Imagine that everywhere in the mechanical engineering world suddenly got infatuated with lasers.

Lasers have a lot of uses! Measuring things, heating things, cutting things, entertaining cats, particle physics. Lasers are pretty cool. Very versatile, very useful, potential to be very powerful.

Someone shows up one day and says "I have developed a never before seen technology! I call it a Death Star."

And it's a 3.4mW laser. Well no, we haven't seen this exact size of laser much since that's not really standard, but that's a bit of a misnomer, and I wouldn't call it new -

"HOLY SHIT GUYS! This Death Star is so entertaining! My cat loves it and it has such a nice color!" The Death Star becomes a viral novelty, and is mildly entertaining, as laser pointers often are.

Somehow, seemingly overnight, this leads to mania. "Lets stick lasers in EVERYTHING! The public loves them!"

More companies make 3.4mW lasers to jump on the bandwagon. Everyone that makes anything vaguely mechanical starts sticking lasers into their designs.

Everyone is calling them Death Stars. Any time there is a "Death Star innovation", it is just that they made a bigger laser.

Ford's next truck comes out and it has "Death Star integrated headlights", where they have just stuck giant lasers in place of their previously functional headlights.

An electric toothbrush is now "Powered by Death Stars" and shoots a laser at the tooth its cleaning. You think that maybe this could have actual applications as a sanitizing device if you're being generous, but when you actually look at the product, its laser has no purpose but to point at the tooth and drain the battery.

Mechanical products across the board get noticeably worse as everyone starts stuffing lasers in places where lasers have no right to be.

The lamp business gets in on it. "Here's a Death Star powered lamp!" These guys haven't even tried to stick a laser in their damn lamps. They've just started calling their light bulbs Death Stars and hoped you bought it before you could tell the difference. You at least appreciate that they haven't ruined their lamp about it.

Death Stars are lauded as the solution to all the world's problems. If it's not working, you should stick a laser in it! That'll fix it, everyone says. Once in a blue moon, it's even true! Weather prediction is really good now. But most things are garbage. Like "Death Star powered washing machines". What the fuck does that even mean?

Material provided

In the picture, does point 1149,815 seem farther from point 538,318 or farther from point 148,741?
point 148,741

Using the information
1 – In the Death Star laser-craze passage, rewrite the part starting with "More companies make" and going on through "previously functional headlights.", swapping "bandwagon" for "trend".
2 – Answer these questions from the Death Star laser-craze passage.
(a) What is the power of the laser that gets called a Death Star?
(b) Whose next truck has "Death Star integrated headlights"?
(c) What does the passage say is really good now?
3 – Please continue the Death Star laser-craze passage from its last sentence.

Answers by item number
1 –
More companies make 3.4mW lasers to jump on the trend. Everyone that makes anything vaguely mechanical starts sticking lasers into their designs.

Everyone is calling them Death Stars. Any time there is a "Death Star innovation", it is just that they made a bigger laser.

Ford's next truck comes out and it has "Death Star integrated headlights", where they have just stuck giant lasers in place of their previously functional headlights.

2 –
(a) 3.4mW
(b) Ford's
(c) Weather prediction

3 –
Meanwhile, since all functioning mechanisms are being replaced with lasers, problems start showing up. All mirrors now cost $1000+ dollars, because the whole supply is being used up to make more lasers. The earth heats up, because everyone's blasting lasers at everything. People keep going blind, on account of all the lasers.

You, in fact, study optical mechanics. You know what a laser is, and how it works, and that it was invented many years before any of this nonsense actually started. People keep asking you about Death Stars, since surely you must know so much about them.

You explain that this is not really what lasers are for, except you have to call them Death Stars now, and that they're causing a lot of harm, so you don't like them much.

"Oh, but they're still such new tech!" they reply. "They'll figure out how to make Death Stars that don't burn your eyes out soon, and then it won't be an issue anymore!"

Somewhere, deep and buried, you remember lasers being used in particle accelerators, or in telescopes, or in laser cutters, or funny cat videos. They are, in fact, still interesting. Still cool.

But by this point they have replaced roads with "Death Star Powered Pathways", which are just laser pointers propped up on tooth picks pointing vaguely through the forests.

And you think you are going mad.

And they are still just FUCKING LASERS.

 

This post is about Al.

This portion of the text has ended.